A referência deve ser o Reino e não a Igreja
em primeiro lugar. Ela é testemunha, anunciadora e portanto: sua servidora.
Nela o Reino já está presente em germem. E povo de Deus aqui não é noção
sociológica, mas teológica: Não só o povo pertence a Deus, mas Deus quis ter um
povo: “Eles serão o seu povo e Ele será o Deus que está com eles” (Ap
21,3).
O Novo Testamento inteiro está explícita, ou
implicitamente construído sobre o tema do povo de Deus. É esta noção de Igreja
Servidora do Reino como Povo de Deus Peregrino, povo Messiânico, que sustenta a
sinodalidade.
Vivenciar a eclesiologia do povo de Deus exige
a humildade de passar de uma cristologia do Pantocrator para
uma cristologia do Servo Sofredor de Javé. “Muito tempo antes de
Paulo, foi no capítulo do Servo Sofredor (Is 53) que a comunidade das origens
foi buscar a chave para penetrar o mistério profundo do Filho de Deus padecendo
a morte ignominiosa de cruz” (J. Jeremias, O Povo de Deus, Paulus, S. Paulo,
2002, 29).
De fato, entre as estruturas do mal, irrompe o
Reino de Deus, sua metodologia não pode ser a do reino deste mundo. Jesus
propõe a metodologia da bondade e do amor, da kénose, vencer o mal fazendo o
bem. Assim, quem constrói o Reino e a comunidade é o Servo Sofredor, Jesus:
“Pus nele meu espírito, ele levará o direito aos povos” (Is
42,1-2).
Contra o Deus do messianismo popular dos
zelotas Jesus opõe o Servo Sofredor. Contra o Deus dos Escribas e fariseus do
templo, o Deus da misericórdia. É este caminho que a Igreja deve percorrer como
o percorreu seu Senhor e Mestre (cf. LG 8).

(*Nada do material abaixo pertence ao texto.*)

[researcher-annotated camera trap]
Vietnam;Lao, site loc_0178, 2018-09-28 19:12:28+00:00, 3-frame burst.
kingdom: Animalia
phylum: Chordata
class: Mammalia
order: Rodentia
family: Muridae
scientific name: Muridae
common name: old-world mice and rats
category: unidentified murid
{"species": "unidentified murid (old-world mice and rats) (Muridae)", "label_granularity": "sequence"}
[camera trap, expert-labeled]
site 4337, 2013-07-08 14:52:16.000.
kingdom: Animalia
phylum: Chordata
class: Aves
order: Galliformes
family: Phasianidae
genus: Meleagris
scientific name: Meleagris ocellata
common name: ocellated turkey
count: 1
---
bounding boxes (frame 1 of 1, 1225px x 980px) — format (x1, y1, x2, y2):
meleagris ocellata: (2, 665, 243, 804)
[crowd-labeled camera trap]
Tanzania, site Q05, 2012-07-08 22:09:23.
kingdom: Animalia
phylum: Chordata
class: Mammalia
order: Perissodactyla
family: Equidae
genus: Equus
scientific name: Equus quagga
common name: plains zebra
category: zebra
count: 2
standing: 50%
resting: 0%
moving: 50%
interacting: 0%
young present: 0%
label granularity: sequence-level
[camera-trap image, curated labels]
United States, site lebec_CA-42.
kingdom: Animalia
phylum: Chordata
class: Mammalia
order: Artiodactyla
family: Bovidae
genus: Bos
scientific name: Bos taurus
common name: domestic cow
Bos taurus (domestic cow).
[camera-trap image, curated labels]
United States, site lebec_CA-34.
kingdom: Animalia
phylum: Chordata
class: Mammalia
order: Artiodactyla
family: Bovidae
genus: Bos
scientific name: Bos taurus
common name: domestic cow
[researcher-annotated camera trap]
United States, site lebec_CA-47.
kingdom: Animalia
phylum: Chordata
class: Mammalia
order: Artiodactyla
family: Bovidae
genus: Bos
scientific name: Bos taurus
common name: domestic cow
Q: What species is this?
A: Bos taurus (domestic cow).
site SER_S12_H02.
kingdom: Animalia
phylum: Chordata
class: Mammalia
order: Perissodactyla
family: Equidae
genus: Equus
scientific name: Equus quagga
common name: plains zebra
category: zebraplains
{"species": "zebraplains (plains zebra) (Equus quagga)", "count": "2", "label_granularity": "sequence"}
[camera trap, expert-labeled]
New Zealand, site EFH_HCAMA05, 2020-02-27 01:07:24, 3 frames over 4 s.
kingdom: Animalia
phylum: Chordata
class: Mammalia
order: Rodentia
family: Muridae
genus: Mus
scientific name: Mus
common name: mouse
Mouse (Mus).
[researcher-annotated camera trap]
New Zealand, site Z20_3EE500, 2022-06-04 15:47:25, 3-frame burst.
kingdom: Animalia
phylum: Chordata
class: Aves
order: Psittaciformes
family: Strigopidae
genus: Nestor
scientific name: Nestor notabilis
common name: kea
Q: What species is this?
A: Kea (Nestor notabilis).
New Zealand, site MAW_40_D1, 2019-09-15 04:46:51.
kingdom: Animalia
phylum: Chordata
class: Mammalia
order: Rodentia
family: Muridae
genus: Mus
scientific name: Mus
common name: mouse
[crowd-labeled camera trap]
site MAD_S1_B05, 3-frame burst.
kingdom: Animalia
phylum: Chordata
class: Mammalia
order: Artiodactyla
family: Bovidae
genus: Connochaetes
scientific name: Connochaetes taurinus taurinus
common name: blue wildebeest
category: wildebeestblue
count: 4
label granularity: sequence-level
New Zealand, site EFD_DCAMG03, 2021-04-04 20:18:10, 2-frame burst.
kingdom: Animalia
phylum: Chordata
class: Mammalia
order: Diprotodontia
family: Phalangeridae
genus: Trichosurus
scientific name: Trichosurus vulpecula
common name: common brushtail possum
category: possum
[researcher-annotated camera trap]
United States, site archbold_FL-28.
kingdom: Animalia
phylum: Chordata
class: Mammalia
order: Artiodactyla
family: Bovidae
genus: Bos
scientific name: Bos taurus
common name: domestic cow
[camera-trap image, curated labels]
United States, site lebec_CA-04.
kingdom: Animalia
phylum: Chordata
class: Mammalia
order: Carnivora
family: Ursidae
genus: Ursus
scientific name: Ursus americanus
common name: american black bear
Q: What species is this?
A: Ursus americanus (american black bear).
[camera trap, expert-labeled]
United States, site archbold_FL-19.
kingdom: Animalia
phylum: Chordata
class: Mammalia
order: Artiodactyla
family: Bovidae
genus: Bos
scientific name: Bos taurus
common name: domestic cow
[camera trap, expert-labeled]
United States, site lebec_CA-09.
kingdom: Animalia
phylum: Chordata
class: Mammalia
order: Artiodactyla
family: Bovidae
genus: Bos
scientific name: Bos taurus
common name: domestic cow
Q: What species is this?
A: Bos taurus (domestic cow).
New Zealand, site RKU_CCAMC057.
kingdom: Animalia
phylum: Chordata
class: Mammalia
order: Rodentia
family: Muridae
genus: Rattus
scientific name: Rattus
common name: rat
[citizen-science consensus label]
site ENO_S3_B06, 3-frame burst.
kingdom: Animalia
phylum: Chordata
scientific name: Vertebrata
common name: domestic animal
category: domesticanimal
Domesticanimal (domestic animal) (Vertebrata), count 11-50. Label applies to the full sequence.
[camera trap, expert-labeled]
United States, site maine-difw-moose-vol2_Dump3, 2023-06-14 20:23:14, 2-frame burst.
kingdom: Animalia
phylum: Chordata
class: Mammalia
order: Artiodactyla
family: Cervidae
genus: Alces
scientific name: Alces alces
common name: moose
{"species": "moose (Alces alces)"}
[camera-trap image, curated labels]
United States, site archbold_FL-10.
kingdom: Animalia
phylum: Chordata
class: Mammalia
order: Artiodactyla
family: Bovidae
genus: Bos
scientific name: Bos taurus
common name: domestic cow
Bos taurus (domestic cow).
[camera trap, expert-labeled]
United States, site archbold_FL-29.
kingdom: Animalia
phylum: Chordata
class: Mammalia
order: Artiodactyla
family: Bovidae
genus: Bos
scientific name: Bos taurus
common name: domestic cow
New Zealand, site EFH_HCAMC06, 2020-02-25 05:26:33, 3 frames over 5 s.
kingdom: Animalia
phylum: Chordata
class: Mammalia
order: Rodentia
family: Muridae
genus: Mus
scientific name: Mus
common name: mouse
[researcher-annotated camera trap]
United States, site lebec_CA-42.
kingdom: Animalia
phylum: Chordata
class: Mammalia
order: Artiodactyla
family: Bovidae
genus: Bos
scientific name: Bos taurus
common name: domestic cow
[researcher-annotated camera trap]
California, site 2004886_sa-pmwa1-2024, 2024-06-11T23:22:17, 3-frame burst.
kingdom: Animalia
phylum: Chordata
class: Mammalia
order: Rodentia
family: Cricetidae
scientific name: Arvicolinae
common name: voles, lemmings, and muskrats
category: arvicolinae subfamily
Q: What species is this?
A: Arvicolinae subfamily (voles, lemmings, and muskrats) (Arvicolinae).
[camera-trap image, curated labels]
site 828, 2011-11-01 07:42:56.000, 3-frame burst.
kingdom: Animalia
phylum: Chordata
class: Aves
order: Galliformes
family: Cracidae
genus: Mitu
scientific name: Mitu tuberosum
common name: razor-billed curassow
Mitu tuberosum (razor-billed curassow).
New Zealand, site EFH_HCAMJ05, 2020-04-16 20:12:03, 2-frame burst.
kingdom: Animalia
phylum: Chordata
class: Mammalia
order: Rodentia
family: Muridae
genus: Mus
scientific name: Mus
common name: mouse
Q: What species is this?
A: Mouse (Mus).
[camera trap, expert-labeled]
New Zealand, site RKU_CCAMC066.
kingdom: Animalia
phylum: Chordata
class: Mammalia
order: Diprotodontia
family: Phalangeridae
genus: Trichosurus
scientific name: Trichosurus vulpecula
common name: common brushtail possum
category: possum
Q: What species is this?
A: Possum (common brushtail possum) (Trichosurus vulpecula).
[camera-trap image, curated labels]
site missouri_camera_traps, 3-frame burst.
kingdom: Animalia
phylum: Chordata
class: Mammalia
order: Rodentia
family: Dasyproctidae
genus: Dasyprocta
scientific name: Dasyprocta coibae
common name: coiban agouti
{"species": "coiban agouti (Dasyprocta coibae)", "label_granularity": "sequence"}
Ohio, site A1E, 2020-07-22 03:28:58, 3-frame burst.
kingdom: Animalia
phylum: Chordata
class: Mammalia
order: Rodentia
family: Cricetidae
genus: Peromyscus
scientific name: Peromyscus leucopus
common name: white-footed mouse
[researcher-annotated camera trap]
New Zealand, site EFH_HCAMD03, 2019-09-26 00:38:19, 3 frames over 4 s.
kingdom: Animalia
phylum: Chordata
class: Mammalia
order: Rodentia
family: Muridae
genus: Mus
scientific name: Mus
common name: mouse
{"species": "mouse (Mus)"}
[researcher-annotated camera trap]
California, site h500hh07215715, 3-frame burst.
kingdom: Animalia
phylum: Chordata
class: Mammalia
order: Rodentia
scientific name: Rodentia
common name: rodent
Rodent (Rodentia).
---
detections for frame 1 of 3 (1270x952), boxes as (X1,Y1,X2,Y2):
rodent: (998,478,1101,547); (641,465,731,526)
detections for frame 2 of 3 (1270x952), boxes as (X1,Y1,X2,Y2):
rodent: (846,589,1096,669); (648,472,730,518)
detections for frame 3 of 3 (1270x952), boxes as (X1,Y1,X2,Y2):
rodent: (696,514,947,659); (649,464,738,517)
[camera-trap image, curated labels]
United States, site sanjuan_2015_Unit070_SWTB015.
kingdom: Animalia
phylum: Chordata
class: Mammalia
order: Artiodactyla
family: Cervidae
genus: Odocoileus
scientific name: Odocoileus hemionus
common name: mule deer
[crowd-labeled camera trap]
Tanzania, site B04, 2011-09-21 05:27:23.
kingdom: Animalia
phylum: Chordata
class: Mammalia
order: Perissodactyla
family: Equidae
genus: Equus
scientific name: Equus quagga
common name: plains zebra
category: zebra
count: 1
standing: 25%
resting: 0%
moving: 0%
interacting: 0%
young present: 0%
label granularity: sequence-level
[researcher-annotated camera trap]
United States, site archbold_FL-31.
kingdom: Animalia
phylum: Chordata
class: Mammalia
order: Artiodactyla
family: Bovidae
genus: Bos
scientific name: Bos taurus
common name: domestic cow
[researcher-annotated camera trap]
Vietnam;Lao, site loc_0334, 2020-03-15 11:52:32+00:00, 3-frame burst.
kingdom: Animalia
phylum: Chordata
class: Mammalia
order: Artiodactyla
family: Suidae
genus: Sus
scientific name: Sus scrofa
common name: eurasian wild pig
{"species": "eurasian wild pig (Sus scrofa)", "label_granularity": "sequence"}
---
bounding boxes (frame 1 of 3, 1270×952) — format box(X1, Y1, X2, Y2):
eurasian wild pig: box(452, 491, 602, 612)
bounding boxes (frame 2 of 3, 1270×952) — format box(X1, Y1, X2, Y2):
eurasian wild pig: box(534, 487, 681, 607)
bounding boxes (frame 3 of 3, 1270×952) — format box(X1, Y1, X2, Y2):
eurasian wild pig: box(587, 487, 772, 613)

O descentramento da Igreja, fará com que a
Igreja seja capaz de pensar na humanidade toda, mais que em si mesma e no seu
poder. Fará também que ela não ceda à tentação de tomar o lugar de Cristo, seu
Senhor, mas assim como ele fez seja servidora da humanidade. Uma Igreja
misericordiosa e em saída.
Só o Espírito Santo faz com que a Igreja compreenda o que humanamente é incompreensível: a sabedoria da cruz. Cruz que é a bandeira da Igreja.